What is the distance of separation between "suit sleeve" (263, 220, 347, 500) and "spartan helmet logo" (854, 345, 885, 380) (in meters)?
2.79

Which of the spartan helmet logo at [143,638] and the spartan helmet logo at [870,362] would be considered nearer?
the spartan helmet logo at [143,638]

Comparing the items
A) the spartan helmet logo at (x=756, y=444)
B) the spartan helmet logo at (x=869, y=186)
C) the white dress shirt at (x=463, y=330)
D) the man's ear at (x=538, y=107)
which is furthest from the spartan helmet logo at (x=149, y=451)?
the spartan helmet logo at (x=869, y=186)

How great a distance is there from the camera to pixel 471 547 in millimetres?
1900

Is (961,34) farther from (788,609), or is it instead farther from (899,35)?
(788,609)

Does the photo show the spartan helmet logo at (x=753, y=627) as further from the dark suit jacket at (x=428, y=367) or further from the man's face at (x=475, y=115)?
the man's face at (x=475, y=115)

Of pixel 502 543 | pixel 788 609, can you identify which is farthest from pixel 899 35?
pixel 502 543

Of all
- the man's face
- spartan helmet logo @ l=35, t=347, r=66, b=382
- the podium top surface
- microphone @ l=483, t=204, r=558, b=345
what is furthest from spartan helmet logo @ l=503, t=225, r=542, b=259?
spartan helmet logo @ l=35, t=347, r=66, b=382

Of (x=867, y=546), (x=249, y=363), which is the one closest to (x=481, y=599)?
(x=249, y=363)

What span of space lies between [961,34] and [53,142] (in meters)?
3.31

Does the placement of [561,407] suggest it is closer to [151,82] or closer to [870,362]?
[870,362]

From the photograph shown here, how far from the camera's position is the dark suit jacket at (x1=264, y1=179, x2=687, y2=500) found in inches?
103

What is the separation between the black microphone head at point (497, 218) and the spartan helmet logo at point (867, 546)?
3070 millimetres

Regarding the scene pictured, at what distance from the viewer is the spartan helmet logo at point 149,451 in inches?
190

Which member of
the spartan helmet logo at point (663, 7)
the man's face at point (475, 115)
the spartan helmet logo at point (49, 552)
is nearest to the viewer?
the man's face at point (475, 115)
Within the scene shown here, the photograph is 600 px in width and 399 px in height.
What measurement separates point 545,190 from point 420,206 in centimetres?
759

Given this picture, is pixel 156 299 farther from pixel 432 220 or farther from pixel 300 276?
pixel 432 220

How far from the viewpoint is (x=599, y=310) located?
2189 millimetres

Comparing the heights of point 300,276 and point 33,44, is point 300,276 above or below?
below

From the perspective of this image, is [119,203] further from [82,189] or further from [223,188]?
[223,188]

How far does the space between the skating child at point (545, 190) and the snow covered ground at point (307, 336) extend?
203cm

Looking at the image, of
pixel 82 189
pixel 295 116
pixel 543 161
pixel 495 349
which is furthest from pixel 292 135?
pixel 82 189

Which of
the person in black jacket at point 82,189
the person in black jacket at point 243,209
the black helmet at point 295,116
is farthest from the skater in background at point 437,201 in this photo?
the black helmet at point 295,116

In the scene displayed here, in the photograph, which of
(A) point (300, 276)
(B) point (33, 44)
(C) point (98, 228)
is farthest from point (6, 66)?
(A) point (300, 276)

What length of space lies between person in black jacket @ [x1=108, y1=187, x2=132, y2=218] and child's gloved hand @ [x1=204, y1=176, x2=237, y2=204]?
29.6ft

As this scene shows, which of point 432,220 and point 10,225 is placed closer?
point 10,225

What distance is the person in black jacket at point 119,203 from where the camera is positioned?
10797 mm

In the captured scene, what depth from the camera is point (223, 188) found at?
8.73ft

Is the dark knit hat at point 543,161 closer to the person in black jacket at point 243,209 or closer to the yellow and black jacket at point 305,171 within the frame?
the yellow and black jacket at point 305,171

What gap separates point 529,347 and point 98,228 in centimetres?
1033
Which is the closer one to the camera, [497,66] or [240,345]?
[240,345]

Do this:
Return all of the items above verbatim, line for line.

Worked solution:
What is the distance of separation between "suit sleeve" (263, 220, 347, 500) and "spartan helmet logo" (854, 345, 885, 380) (in meters)?
2.79

Which of the spartan helmet logo at [143,638] and the spartan helmet logo at [870,362] would be considered nearer?
the spartan helmet logo at [143,638]

Comparing the items
A) the spartan helmet logo at (x=756, y=444)
B) the spartan helmet logo at (x=869, y=186)
C) the white dress shirt at (x=463, y=330)
D) the man's ear at (x=538, y=107)
which is furthest from the spartan helmet logo at (x=149, y=451)?
the spartan helmet logo at (x=869, y=186)

How great a distance is there from the camera to pixel 471 547 in millimetres?
1900

Is (961,34) farther from (788,609), or is it instead farther from (899,35)?
(788,609)

Does the photo show the spartan helmet logo at (x=753, y=627) as further from the dark suit jacket at (x=428, y=367) or further from the man's face at (x=475, y=115)?
the man's face at (x=475, y=115)

Of pixel 502 543 | pixel 788 609, can you identify which is farthest from pixel 899 35?
pixel 502 543

Of all
- the man's face
- spartan helmet logo @ l=35, t=347, r=66, b=382
- the podium top surface
- microphone @ l=483, t=204, r=558, b=345
what is furthest from spartan helmet logo @ l=503, t=225, r=542, b=259?
spartan helmet logo @ l=35, t=347, r=66, b=382

Of (x=867, y=546), (x=249, y=363), which is the one closest to (x=481, y=599)?
(x=249, y=363)

What span of space lies between [961,34] and [53,142] (in meters)?
3.31

Does the placement of [561,407] suggest it is closer to [151,82] or closer to [870,362]?
[870,362]

From the photograph shown here, how far from the camera's position is the dark suit jacket at (x1=264, y1=179, x2=687, y2=500) found in inches?
103

What is the separation between the black microphone head at point (497, 218) and the spartan helmet logo at point (867, 546)?
3070 millimetres

Regarding the scene pictured, at what distance from the viewer is the spartan helmet logo at point 149,451 in inches?
190

Which member of
the spartan helmet logo at point (663, 7)
the man's face at point (475, 115)
the spartan helmet logo at point (49, 552)
is nearest to the viewer?
the man's face at point (475, 115)
Within the scene shown here, the photograph is 600 px in width and 399 px in height.
What measurement separates point 545,190 from point 420,206 in centimetres?
759

Given this picture, is pixel 156 299 farther from pixel 432 220 or farther from pixel 300 276?
pixel 432 220

How far from the viewpoint is (x=599, y=310) located?
2189 millimetres

Comparing the heights of point 300,276 and point 33,44, is point 300,276 above or below?
below

From the perspective of this image, is [119,203] further from [82,189] or further from [223,188]?
[223,188]

How far does the space between the skating child at point (545, 190) and the snow covered ground at point (307, 336) extend?
203cm

Looking at the image, of
pixel 82 189
pixel 295 116
pixel 543 161
pixel 495 349
which is furthest from pixel 292 135?
pixel 82 189

Which of
the person in black jacket at point 82,189
the person in black jacket at point 243,209
the black helmet at point 295,116
is farthest from the skater in background at point 437,201 in this photo?
the black helmet at point 295,116

In the scene displayed here, in the photograph, which of
(A) point (300, 276)
(B) point (33, 44)
(C) point (98, 228)
is farthest from point (6, 66)?
(A) point (300, 276)

What length of space lies between person in black jacket @ [x1=108, y1=187, x2=132, y2=218] and child's gloved hand @ [x1=204, y1=176, x2=237, y2=204]?
29.6ft

As this scene shows, which of point 432,220 and point 10,225 is placed closer?
point 10,225

What distance is the person in black jacket at point 119,203 from where the camera is positioned?
10797 mm

In the captured scene, what depth from the camera is point (223, 188) found at?
8.73ft

Is the dark knit hat at point 543,161 closer to the person in black jacket at point 243,209 or closer to the yellow and black jacket at point 305,171 within the frame?
the yellow and black jacket at point 305,171

What gap separates point 529,347 and point 98,228 in centimetres?
1033
Which is the closer one to the camera, [497,66] or [240,345]?
[240,345]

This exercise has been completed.